Stage 3 OPEN REGIONAL ECONOMIES
Commercial pastoralism
From trading in raw wool, Coventry merchants turned to clothmaking at the end of the 13th century.
Cradles of consumerism
In the 14th century Coventry ranked fourth in commercial importance amongst the cities of England. In recognition of the city's financial support of the monarchy, here was held Henry IV's Laymen's parliament in 1404, and the Diabolicum parliament of Henry VI in 1459. Sending a person to Coventry" is said to derive from the citizens' ancient dislike of external interference; fraternising with Londoners led to the citizen being socially ostracised.
Cultures of manufacturing
The " City of Three Spires" -so named from its prominent churches-was the centre of the cloth industry down to the close of the 17th century. The craft guilds associated with weaving played a major role in the life of the town, including the famous medieval miracle plays.
Stage 4 OPEN NATIONAL ECONOMIES
Passing of the bow
Originally Coventry was walled against the warfare conducted with hand to hand weapons and bow-fired projectiles. The walls, which were pierced by 12 gates, were levelled, using explosives, by Charles II in 1662. Only two of the gates remain.
Machines for saving time
Ribbon weaving began to replace cloth and thread making at the end of the 17th century, and the manufacture of watches, clocks, and sewing machines also developed.
Systems of mass-production
By the 19th century Coventry was most active in making cycles (in 1868), motorcycles (in 1896), motor vehicles (Hillman 1907-78), aeroplanes, and artificial silk.
Machines for war
During the First and Second Great Wars Coventry was a busy munitions centre; in the Second, some 50,000 men and women were drafted there for such manufactures.

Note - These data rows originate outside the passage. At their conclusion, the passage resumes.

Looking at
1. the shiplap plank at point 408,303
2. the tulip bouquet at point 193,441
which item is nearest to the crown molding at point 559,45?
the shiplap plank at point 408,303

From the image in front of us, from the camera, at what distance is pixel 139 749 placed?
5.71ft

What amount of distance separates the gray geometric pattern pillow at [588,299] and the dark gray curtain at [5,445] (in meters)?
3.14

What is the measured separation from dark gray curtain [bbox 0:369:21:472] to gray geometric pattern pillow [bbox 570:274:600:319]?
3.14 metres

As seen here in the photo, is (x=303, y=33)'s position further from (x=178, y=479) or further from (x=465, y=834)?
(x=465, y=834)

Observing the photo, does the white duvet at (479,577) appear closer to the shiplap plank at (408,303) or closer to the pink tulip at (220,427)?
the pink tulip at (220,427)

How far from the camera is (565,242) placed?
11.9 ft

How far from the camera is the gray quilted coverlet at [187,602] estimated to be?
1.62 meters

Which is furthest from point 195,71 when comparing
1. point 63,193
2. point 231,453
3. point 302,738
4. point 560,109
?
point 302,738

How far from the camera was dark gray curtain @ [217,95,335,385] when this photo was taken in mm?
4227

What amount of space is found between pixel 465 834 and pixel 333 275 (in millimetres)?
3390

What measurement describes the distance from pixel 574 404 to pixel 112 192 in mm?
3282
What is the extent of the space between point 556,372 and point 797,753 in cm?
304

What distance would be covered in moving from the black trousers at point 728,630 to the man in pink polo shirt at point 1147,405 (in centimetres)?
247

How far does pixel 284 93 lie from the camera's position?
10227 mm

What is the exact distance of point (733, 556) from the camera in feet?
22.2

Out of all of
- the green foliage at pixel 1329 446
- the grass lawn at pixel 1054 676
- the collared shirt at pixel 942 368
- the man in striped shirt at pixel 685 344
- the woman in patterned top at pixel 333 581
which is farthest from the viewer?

Systems of mass destruction
German aircraft made attacks between Nov., 1940 and: April, 1941, but the worst raid was on Nov 14, 1941 when relays of aircraft bombed the city from dusk to dawn, dropping 500 tons of H.E. bombs and 30,000 incendiaries. More than 170 civilians were killed and 1,000 injured; every railway line was cut, and the transport services rendered useless. More than 50,000 houses were damaged by the air raids of 1940 and 1941. The Germans coined the word 'coventrieren' (to 'coventrate') from this exploit; and Bomber Command subsequently used the damage at Coventry, carefully measured on the ground and compared with air photographs, as a unit of devastation in assessing the effect of R.A.F. attacks on German cities.
Stage 5 GLOBAL ECONOMIES
Promoting cross-cultural unification
The physical symbols of Coventry's past cultures were almost completely destroyed by bombs and fire. A notable survivor is St. Mary's Hall, founded in 1342 for the Merchant Guild. The Guildhall is a 15th century building famous for its beautiful roof of carved oak, fine stained glass, and a celebrated 16th-century Coventry tapestry. The bombs also damaged such landmarks as St. Michael's Cathedral and Christ Church, whose towers survived. A third "tall spire" belongs to Holy Trinity Church, which, exceptionally, was not damaged in the war.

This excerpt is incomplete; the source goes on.